**TEXT EXCERPT:**

==============================

Re: [PATCH] fix: of: overlay: init_overlay_changeset: fix fragment overlay/target reference leak on error paths

[WenTao Liang]

> 2026年6月26日 23:44，WenTao Liang <vulab@xxxxxxxxxxx> 写道：
> 
> In init_overlay_changeset(), when iteration fails (e.g., find_target
>  returns NULL), previously stored fragment overlay and target references
>  from successful iterations are leaked. The ovcs->count is never set
>  before goto err_out, so free_overlay_changeset() cannot clean up.
> 
> Set ovcs->count = cnt before jumping to err_out and ensure
>  of_overlay_apply() calls free_overlay_changeset() on failure to properly
>  release the acquired fragment references.
> 
> Cc: stable@xxxxxxxxxxxxxxx
> Fixes: 24789c5ce5a3 ("of: overlay: detect cases where device tree may become corrupt")
> Signed-off-by: WenTao Liang <vulab@xxxxxxxxxxx>
> ---
> drivers/of/overlay.c | 6 +++++-
> 1 file changed, 5 insertions(+), 1 deletion(-)
> 
> diff --git a/drivers/of/overlay.c b/drivers/of/overlay.c
> index c1c5686fc7b1..25521ff7c942 100644
> --- a/drivers/of/overlay.c
> +++ b/drivers/of/overlay.c
> @@ -804,6 +804,7 @@ static int init_overlay_changeset(struct overlay_changeset *ovcs,
> 			of_node_put(fragment->overlay);
> 			ret = -EINVAL;
> 			of_node_put(node);
> +			ovcs->count = cnt;
> 			goto err_out;
> 		}
> 
> @@ -825,6 +826,7 @@ static int init_overlay_changeset(struct overlay_changeset *ovcs,
> 			pr_err("symbols in overlay, but not in live tree\n");
> 			ret = -EINVAL;
> 			of_node_put(node);
> +			ovcs->count = cnt;
> 			goto err_out;
> 		}
> 
> @@ -924,8 +926,10 @@ static int of_overlay_apply(struct overlay_changeset *ovcs,
> 		goto out;
> 
> 	ret = init_overlay_changeset(ovcs, base);
> -	if (ret)
> +	if (ret) {
> +		free_overlay_changeset(ovcs);
> 		goto out;
> +	}
> 
> 	ret = overlay_notify(ovcs, OF_OVERLAY_PRE_APPLY);
> 	if (ret)
> -- 
> 2.39.5 (Apple Git-154)

Please ignore this patch. I will resend a proper version after
learning the kernel submission process.

Apologies for the noise.

Best regards,
WenTao Liang

==============================

[Recorded data]
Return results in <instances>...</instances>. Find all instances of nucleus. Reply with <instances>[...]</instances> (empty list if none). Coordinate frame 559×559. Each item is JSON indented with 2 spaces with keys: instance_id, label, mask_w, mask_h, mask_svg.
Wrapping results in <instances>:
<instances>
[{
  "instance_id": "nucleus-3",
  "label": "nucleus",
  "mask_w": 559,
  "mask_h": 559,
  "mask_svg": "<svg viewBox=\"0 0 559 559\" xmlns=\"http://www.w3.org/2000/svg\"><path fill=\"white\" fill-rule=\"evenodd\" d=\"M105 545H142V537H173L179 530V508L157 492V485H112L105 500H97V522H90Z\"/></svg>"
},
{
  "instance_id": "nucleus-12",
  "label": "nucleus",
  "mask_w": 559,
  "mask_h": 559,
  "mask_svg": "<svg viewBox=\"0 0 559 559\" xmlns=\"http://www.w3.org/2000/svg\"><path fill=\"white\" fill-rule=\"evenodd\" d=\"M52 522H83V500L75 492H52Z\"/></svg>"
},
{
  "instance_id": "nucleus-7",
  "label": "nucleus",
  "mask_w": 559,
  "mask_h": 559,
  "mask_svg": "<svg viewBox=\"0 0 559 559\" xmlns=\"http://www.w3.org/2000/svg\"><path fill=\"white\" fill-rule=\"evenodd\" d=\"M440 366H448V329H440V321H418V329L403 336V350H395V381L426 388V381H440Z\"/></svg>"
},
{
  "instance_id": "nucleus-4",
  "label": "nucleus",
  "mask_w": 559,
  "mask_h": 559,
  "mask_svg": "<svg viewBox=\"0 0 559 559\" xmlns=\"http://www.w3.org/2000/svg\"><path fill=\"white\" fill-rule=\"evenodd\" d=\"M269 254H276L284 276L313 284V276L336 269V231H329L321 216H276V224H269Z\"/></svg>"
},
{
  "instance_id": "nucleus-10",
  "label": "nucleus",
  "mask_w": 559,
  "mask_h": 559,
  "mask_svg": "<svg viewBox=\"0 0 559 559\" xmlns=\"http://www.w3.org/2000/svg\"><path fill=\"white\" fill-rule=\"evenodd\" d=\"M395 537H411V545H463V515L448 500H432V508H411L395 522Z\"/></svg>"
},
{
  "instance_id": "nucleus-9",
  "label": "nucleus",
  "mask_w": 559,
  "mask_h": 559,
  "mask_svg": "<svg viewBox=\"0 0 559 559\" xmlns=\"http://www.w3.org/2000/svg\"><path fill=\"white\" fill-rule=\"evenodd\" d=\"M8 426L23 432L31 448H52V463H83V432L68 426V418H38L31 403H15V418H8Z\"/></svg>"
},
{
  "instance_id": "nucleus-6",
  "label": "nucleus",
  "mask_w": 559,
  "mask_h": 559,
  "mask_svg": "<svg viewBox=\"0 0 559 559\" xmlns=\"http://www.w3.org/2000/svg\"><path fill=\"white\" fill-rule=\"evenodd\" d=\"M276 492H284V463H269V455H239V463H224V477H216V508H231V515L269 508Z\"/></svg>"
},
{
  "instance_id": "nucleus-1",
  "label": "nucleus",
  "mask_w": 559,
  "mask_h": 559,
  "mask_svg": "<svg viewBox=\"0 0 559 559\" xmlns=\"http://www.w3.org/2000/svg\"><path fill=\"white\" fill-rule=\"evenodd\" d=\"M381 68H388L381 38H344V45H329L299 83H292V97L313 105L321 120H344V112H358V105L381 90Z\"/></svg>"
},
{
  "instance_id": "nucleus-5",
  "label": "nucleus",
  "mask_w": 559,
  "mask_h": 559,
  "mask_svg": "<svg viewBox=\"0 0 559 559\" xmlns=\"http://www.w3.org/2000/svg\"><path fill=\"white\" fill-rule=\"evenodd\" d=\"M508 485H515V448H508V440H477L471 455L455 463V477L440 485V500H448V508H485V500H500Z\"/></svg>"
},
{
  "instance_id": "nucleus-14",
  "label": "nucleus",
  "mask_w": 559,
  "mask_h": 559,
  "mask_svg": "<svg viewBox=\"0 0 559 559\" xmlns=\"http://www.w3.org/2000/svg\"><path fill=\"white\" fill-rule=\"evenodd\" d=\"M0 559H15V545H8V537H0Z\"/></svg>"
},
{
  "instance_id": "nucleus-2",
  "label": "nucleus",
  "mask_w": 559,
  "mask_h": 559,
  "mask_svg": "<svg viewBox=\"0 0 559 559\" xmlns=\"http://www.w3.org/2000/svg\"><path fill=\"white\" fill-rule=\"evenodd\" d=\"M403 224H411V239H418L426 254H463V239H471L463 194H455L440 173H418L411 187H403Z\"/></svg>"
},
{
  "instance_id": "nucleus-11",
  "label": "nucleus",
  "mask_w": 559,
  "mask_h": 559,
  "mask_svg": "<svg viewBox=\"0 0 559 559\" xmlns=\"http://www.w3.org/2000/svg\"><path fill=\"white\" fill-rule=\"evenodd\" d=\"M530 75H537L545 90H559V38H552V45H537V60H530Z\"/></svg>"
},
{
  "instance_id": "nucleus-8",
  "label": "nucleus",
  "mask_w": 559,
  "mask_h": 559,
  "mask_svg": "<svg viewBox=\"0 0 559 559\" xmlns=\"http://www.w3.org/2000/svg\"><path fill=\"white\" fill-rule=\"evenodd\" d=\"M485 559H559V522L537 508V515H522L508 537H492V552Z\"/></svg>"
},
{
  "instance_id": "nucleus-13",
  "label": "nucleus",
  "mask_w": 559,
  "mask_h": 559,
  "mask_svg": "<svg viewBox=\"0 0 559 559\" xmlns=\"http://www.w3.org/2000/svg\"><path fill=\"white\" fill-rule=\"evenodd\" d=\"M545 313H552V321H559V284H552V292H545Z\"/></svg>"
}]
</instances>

==============================

**TASK INSTRUCTIONS:**
A: In the patch email, which source file does the change modify?
B: Transcribe the patch email from "Re: [PATCH] fix: of: overlay: init_overlay_changeset: fix" up to and including "acquired fragment references.".
The listing is separate material and has no connection to the patch email.

**SOLUTIONS TO THE EXERCISE:**
A: drivers/of/overlay.c

B:
Re: [PATCH] fix: of: overlay: init_overlay_changeset: fix fragment overlay/target reference leak on error paths

[WenTao Liang]

> 2026年6月26日 23:44，WenTao Liang <vulab@xxxxxxxxxxx> 写道：
> 
> In init_overlay_changeset(), when iteration fails (e.g., find_target
>  returns NULL), previously stored fragment overlay and target references
>  from successful iterations are leaked. The ovcs->count is never set
>  before goto err_out, so free_overlay_changeset() cannot clean up.
> 
> Set ovcs->count = cnt before jumping to err_out and ensure
>  of_overlay_apply() calls free_overlay_changeset() on failure to properly
>  release the acquired fragment references.